Sub-optimal methods to analyse trends were often identified, such as logistic regression incorporating change between tests. Recent technological advancements have allowed for dynamic models, which are designed for repeated measures data by appropriately accounting for nonindependent data sporadically recorded in routine clinical practice [51], to be incorporated into analysis software packages. These include models such as landmarking and joint modeling of longitudinal and time-to-event data [52-54]. Research is required to assess the implementation considerations of different methodological techniques. For example, the feasibility of incorporating computationally intensive approaches, such as joint modeling, or approaches that require larger datasets or are nontransparent, such as machine learning. Our ongoing research aims to develop and validate trend-based prediction models for cancer, with eventual integration of trend into risk stratification in clinical practice [55]. Future prediction model studies should employ appropriate validation metrics, as we found that most studies did not assess overall performance or calibration.
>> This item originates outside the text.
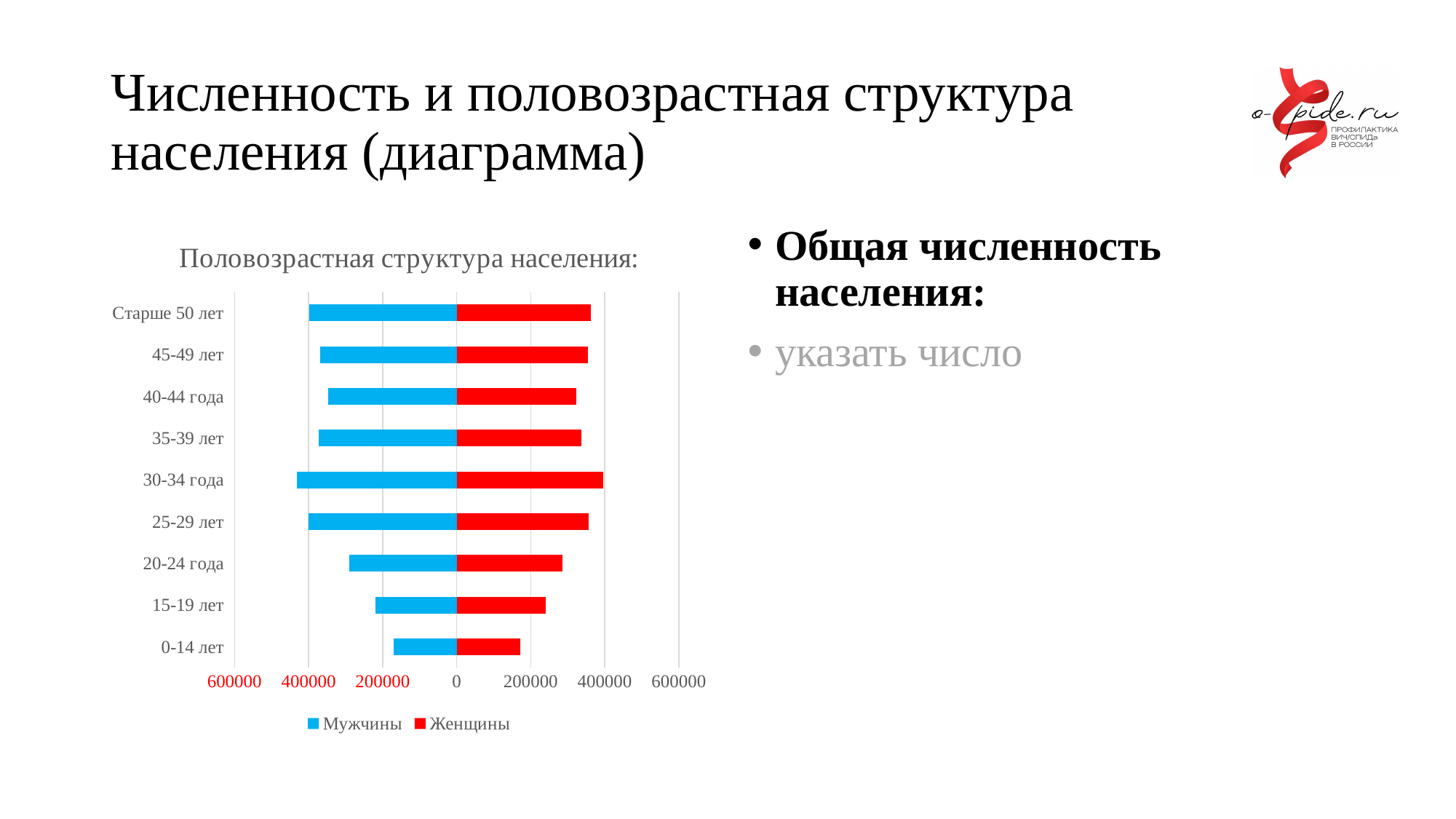
How many series does the chart legend list? 2 Which age group has the highest value for Женщины? 30-34 года Which is larger: the value for Женщины in the 30-34 года group or in the 20-24 года group? 30-34 года Which age group has the highest value for Мужчины? 30-34 года Which age group has the lowest value for Женщины? 0-14 лет Is the value for Мужчины in the 0-14 лет group greater or less than 200000? less What colour represents the Мужчины series in the chart? blue How many age groups are shown on the chart? 9 Which age group has the lowest value for Мужчины? 0-14 лет Is the value for Мужчины in the 20-24 года group greater or less than 200000? greater What kind of chart is shown on the slide? bar chart Is the value for Женщины in the 15-19 лет group greater or less than 200000? greater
Further sub-optimal analysis methods commonly used included removing patients with missing data from all their analyses, not adjusting the developed model for under or overfitting, or not accounting for complexities in the data, such as censoring. Future models should consider such points to reduce bias.

We highlight the cancers for which there is a reported prediction model incorporating changes in repeated blood tests over time and the cancers and blood tests with no published literature. We provide an overview of the predictive performance of prediction models incorporating blood test trends and highlight that further testing is needed for all models identified. This review lays the foundation for further research.